Personal information
- Full name: Eduardo Luís Abonízio de Souza
- Date of birth: 18 May 1981 (age 44)
- Place of birth: Dracena, Brazil
- Height: 1.87 m (6 ft 2 in)
- Position: Centre-back

Youth career
- Guarani

Senior career*
- Years: Team / Apps / (Gls)
- 1999–2003: Guarani / 90 / (3)
- 2002–2003: → Olympiacos (loan) / 5 / (0)
- 2003–2006: Cruzeiro / 131 / (9)
- 2006–2009: Fenerbahçe / 72 / (5)
- 2009–2015: Santos / 178 / (13)
- 2015: Corinthians / 27 / (2)
- 2016–2019: Palmeiras / 94 / (2)
- Total:  / 597 / (34)

International career
- 2004: Brazil U23 / 8 / (0)
- 2007: Brazil / 2 / (0)

= Edu Dracena =

Brazilian footballer (born 1981)

Eduardo Luís Abonízio de Souza (born 18 May 1981), better known as Edu Dracena, is a Brazilian retired professional footballer who played as a central defender.

==Club career==
===Guarani===
Born in Dracena, São Paulo, Dracena (nickname earned from his birthplace) graduated with Guarani's youth setup. He made his professional debut on 28 February 1999, starting in a 2–1 Campeonato Paulista away loss against Matonense, aged just 17.

Dracena made his Série A debut on 8 August 1999, starting in a 1–0 away win over Gama. He scored his first senior goal in the opening match of the 2000 season, netting the opener in a 1–1 away draw against América-SP.

Dracena established himself in the club's starting XI in the following years, impressing in 2002.

====Loan to Olympiacos====
On 2 July 2002, Dracena was loaned to Olympiacos in a season-long deal.
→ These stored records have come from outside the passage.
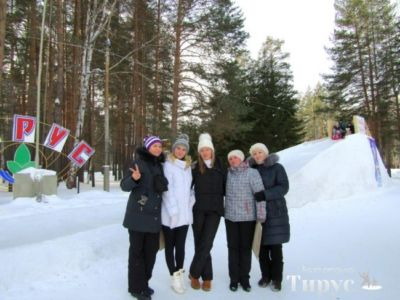 Зимний отдых (3)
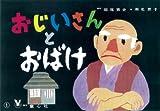 おじいさんとおばけ (ゆかいなおばけシリーズ)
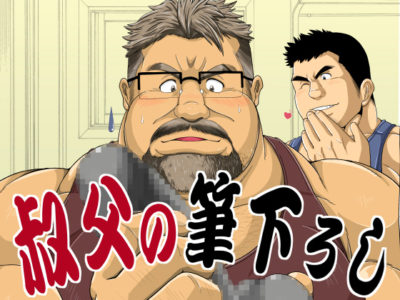 【親父エロ漫画】叔父の筆下ろし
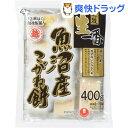 越後製菓 生一番 魚沼産こがね餅(400g)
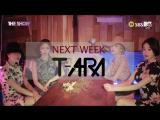 T-ara - Next Week @ The Show 170613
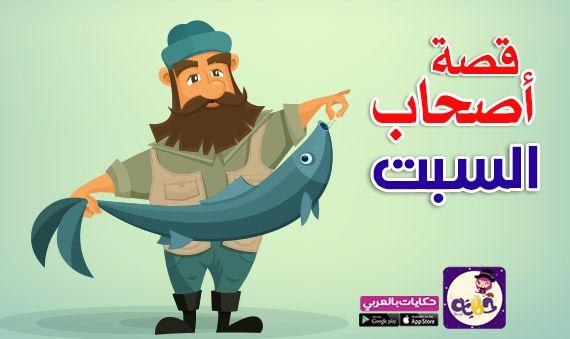 قصص القرأن مصورة للأطفال تطبيق حكايات بالعربي تطبيق حكايات بالعربي Character Kids Zelda Characters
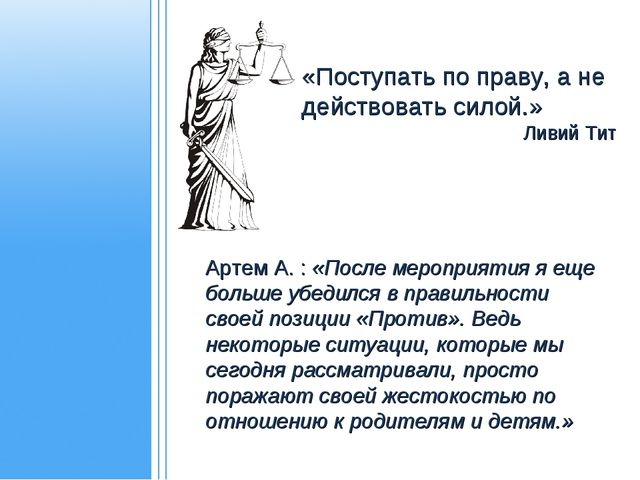 «Поступать по праву, а не действовать силой.» Ливий Тит  Артем А. : «После м...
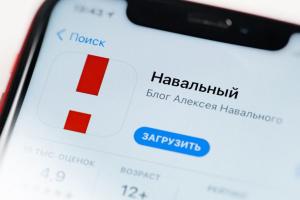 ЕС назвал «политикой запугивания» давление на интернет-платформы во время выборов в РФ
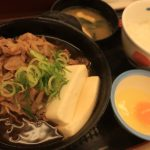 松屋と吉野屋の鍋,食べ比べ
He was a part of the squad which won the Alpha Ethniki, but only appearing in five matches.

===Cruzeiro===
Shortly after his return to Guarani, Dracena signed for Cruzeiro on 8 February 2003, as a replacement for Lyon-bound Cris. He appeared regularly for the club, winning the year's Série A and Copa do Brasil.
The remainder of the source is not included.